Он поморщился, отчего усы его взъерошились:
– Так вы говорите – Эль Тореро?
– Да, – ответил Эспиноза, начиная беспокоиться. – Или у вас есть личные причины пощадить его?
– Сударь, – не отвечая на вопрос, с каменным лицом сказал Пардальян, – я мог бы вам доказать, что эта история с заговором выдумана от начала до конца... но я ограничусь тем, что замечу: вы мне предлагаете самое обычное убийство, и я не стану в нем участвовать.

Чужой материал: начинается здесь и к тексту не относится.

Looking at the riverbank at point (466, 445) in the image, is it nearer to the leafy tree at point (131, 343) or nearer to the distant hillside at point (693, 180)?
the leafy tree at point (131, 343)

– Почему? – тихо спросил Эспиноза.
– Ну, – процедил Пардальян сквозь зубы, – прежде всего потому, что убийство – это низкий, подлый поступок, и уже одно то, что мне осмелились его предложить, что меня сочли способным пойти на подобное, является для меня смертельным оскорблением, и мне следовало бы заставить вас извиниться передо мной, но я помню, что совсем недавно вы сохранили мне жизнь, не пожелав подать знака убийцам, которых вы сами везде и понаставили ради моей скромной персоны. Однако берегитесь! Терпение никогда не относилось к числу моих добродетелей, и ваши оскорбительные предложения, которые я выслушиваю вот уже битый час, освобождают меня от всяких обязательств по отношению к вам. Впрочем, вы можете не понять эти причины, так что мне, как ни странно, придется их вам объяснить. Коротко говоря, я предупреждаю вас, что дон Сезар принадлежит к числу моих друзей. Я хочу дать вам и вашему хозяину совет: не предпринимайте ничего дурного против этого молодого человека.
– Почему? – повторил свой вопрос Эспиноза так же тихо.
– Потому что я питаю к нему симпатию и не желаю, чтобы его трогали, – холодно ответил шевалье и поднялся с места.
На губах Эспинозы появилась еле заметная улыбка; он тоже поднялся.
– Я с сожалением вижу, что мы не созданы для того, чтобы понять друг друга, – сказал он.
– Я это увидел с первого же взгляда... – отозвался Пардальян по-прежнему холодно. – Я даже сказал об этом вашему хозяину.
– Сударь, – бесстрастно произнес великий инквизитор, – я дал вам слово, что вы покинете дворец живым и невредимым. И если я держу свое слово, то только потому, что уверен: мы еще встретимся с вами, и тогда я раздавлю вас без всякой жалости, ибо вы стали препятствием для моих долго и терпеливо вынашиваемых планов... Ступайте же, сударь, и берегитесь.
Пардальян посмотрел ему прямо в лицо своими сверкающими глазами и без бахвальства, с ошеломляющей убежденностью, сказал:
– Нет, это вам следует беречься, сударь, ибо я тоже дал себе слово разрушить ваши долго и терпеливо вынашиваемые планы, а когда я что-то обещаю, я никогда не отступаюсь.
И он вышел твердой уверенной поступью; Эспиноза следил за ним со странной улыбкой на губах.
Глава 15
ПЛАН ФАУСТЫ
Понте-Маджоре увлек Монтальте за собой, за пределы Алькасара. Не говоря ни слова, он привел его на почти пустынные берега Гвадалквивира, неподалеку от Золотой башни, стоявшей, словно часовой, у въезда в город. В нескольких шагах позади них, не теряя их из виду, шел монах, казалось, погруженный в глубокие размышления.
Оказавшись на берегу реки, Понте-Маджоре огляделся: не видя никого, он наконец остановился и, встав с вызывающим видом перед Монтальте, сказал, задыхаясь от ярости:
– Послушай, Монтальте, здесь, как тогда в Риме, я спрашиваю тебя в последний раз: ты откажешься от Фаусты?
– Никогда! – отвечал Монтальте с мрачной решимостью.
Лицо Понте-Маджоре исказилось, его рука – сжала рукоятку кинжала. Однако нечеловеческим усилием воли он овладел собой и продолжал уже почти умоляющим тоном:
– Ты можешь не отказываться от нее, но хотя бы расстанься с ней... на время. Послушай, Монтальте... Мы были когда-то друзьями... Мы могли бы стать ими вновь... Если хочешь, мы могли бы оба уехать, вернуться в Италию. Тебе известно, что папа болен? Твой дядя очень стар, очень слаб... Приходится опасаться худшего, а ведь мы оба чрезвычайно заинтересованы в том, чтобы оказаться в Риме в тот момент, когда наступит неизбежная развязка, – ты, Монтальте, ради тебя самого, ведь ты был назначен преемником Сикста, а я ради своего дяди, кардинала Кремонского.